Department of Cancer Genetics, Institute for Cancer Research, Oslo University Hospital Radiumhospitalet, Oslo, Norway; Department of Pathology, Oslo University Hospital Radiumhospitalet, Oslo, Norway.
Department of Cancer Genetics, Institute for Cancer Research, Oslo University Hospital Radiumhospitalet, Oslo, Norway; Department of Computer Science, University of Oslo, Oslo, Norway.
Am J Pathol. 2017 Oct;187(10):2152-2162. doi: 10.1016/j.ajpath.2017.04.022. Epub 2017 Jul 19.
Breast carcinomas can be stratified into different entities based on clinical behavior, histologic features, and/or by biological properties. A classification of breast cancer should be based on underlying biology, which we know must be determined by the somatic genomic landscape of mutations. Moreover, because the latest generations of anticancer agents are founded on biological mechanisms, a detailed molecular stratification is a requirement for appropriate clinical management. Such stratification, based on genomic drivers, will be important for selecting patients for clinical trials. It will also facilitate the discovery of novel drivers, the study of tumor evolution, and the identification of mechanisms of treatment resistance. Assays for risk stratification have focused mainly on response prediction to existing treatment regimens. Molecular stratification based on gene expression profiling revealed that breast cancers could be classified in so-called intrinsic subtypes (luminal A and B, HER2-enriched, basal-like, and normal-like), which mostly corresponded to hormone receptor and HER2 status, and further stratified luminal tumors based on proliferation. The realization that a significant proportion of the gene expression landscape is determined by the somatic copy number alterations that drive expression in cis led to the newer classification of breast cancers into integrative clusters. This stratification of breast cancers into integrative clusters reveals prototypical patterns of single-nucleotide variants and is associated with distinct clinical courses and response to therapy.

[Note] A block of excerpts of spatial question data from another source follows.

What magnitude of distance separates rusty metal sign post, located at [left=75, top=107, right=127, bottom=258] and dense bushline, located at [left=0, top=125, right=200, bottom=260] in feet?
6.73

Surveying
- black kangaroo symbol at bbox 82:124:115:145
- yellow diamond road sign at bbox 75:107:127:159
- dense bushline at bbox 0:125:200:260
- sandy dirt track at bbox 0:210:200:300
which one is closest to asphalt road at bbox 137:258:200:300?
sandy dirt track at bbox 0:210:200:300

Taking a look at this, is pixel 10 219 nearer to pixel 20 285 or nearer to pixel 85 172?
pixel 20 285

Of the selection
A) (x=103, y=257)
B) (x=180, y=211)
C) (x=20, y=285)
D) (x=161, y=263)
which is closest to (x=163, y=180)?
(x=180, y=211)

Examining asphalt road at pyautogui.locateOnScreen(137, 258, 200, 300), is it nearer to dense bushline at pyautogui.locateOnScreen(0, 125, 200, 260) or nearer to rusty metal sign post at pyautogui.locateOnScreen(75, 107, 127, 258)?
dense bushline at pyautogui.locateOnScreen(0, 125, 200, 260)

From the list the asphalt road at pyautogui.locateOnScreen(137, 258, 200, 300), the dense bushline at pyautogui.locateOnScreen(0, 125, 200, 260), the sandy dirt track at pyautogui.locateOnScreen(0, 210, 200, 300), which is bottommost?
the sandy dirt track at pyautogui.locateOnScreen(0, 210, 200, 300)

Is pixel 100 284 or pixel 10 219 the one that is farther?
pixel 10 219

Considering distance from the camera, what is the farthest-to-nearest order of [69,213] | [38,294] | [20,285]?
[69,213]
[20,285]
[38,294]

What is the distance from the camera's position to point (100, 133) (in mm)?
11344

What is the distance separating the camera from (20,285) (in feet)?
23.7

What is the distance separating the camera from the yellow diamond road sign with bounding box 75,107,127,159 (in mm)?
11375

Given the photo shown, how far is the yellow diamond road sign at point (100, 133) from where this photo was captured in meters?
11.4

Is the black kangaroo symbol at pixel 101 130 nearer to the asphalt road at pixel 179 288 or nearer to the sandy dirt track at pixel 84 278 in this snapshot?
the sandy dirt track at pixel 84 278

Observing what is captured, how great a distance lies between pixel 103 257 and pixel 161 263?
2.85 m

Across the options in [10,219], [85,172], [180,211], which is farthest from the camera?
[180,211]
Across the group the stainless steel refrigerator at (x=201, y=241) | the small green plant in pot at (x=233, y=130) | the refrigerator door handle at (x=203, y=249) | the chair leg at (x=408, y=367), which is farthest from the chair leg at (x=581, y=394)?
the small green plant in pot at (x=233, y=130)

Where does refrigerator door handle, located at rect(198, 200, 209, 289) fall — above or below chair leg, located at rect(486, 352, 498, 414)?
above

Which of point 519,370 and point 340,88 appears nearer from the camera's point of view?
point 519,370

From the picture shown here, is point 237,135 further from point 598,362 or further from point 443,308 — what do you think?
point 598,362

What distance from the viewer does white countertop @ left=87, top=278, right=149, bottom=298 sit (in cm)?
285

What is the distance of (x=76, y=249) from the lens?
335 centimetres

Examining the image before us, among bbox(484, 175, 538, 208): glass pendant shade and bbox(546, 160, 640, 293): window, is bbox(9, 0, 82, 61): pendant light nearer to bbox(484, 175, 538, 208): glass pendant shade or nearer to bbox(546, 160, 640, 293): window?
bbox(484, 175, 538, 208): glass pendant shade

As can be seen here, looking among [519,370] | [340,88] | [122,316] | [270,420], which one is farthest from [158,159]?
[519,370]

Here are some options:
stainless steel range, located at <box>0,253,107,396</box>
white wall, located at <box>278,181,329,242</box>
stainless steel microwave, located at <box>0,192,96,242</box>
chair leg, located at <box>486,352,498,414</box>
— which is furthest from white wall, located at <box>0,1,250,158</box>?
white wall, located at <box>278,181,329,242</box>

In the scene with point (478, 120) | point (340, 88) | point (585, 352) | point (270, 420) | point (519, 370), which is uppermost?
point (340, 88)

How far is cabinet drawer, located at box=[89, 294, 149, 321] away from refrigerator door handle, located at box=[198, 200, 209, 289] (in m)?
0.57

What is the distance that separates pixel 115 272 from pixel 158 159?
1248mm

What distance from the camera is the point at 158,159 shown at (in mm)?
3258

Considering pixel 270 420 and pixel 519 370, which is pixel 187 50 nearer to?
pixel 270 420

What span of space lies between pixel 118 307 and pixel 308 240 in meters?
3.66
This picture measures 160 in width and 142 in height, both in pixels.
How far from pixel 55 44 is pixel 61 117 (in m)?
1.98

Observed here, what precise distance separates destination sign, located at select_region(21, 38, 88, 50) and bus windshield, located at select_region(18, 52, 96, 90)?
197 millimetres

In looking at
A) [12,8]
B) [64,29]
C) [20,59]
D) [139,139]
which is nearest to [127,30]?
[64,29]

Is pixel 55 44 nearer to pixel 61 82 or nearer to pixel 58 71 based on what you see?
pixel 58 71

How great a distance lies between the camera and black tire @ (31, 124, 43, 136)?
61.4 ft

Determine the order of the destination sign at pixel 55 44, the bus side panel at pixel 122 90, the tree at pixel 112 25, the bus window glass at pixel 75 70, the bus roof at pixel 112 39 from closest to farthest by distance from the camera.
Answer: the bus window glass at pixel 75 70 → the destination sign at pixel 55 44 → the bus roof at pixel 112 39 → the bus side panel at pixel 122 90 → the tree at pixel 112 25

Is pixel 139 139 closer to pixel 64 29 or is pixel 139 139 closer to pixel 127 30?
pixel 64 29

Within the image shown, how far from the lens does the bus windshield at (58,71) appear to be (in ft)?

乳腺癌可以根据临床行为、组织学特征和/或生物学特性分为不同的实体。乳腺癌的分类应基于潜在的生物学特性,我们知道这必须由突变的体细胞基因组景观决定。此外,由于最新一代的抗癌药物是基于生物学机制开发的,因此详细的分子分层是进行适当临床管理的要求。这种基于基因组驱动因素的分层对于选择患者进行临床试验非常重要。它还有助于发现新的驱动因素、研究肿瘤进化以及确定治疗耐药的机制。风险分层的检测主要集中在对现有治疗方案的反应预测上。基于基因表达谱的分子分层表明,乳腺癌可以分为所谓的固有亚型(luminal A 和 B、HER2 富集型、基底样和正常样),这些亚型主要与激素受体和 HER2 状态相对应,并进一步根据增殖对 luminal 肿瘤进行分层。认识到基因表达图谱的很大一部分是由顺式驱动表达的体细胞拷贝数改变决定的,这导致了对乳腺癌的新的整合聚类分类。这种乳腺癌的整合聚类分层揭示了典型的单核苷酸变异模式,并与不同的临床病程和对治疗的反应相关。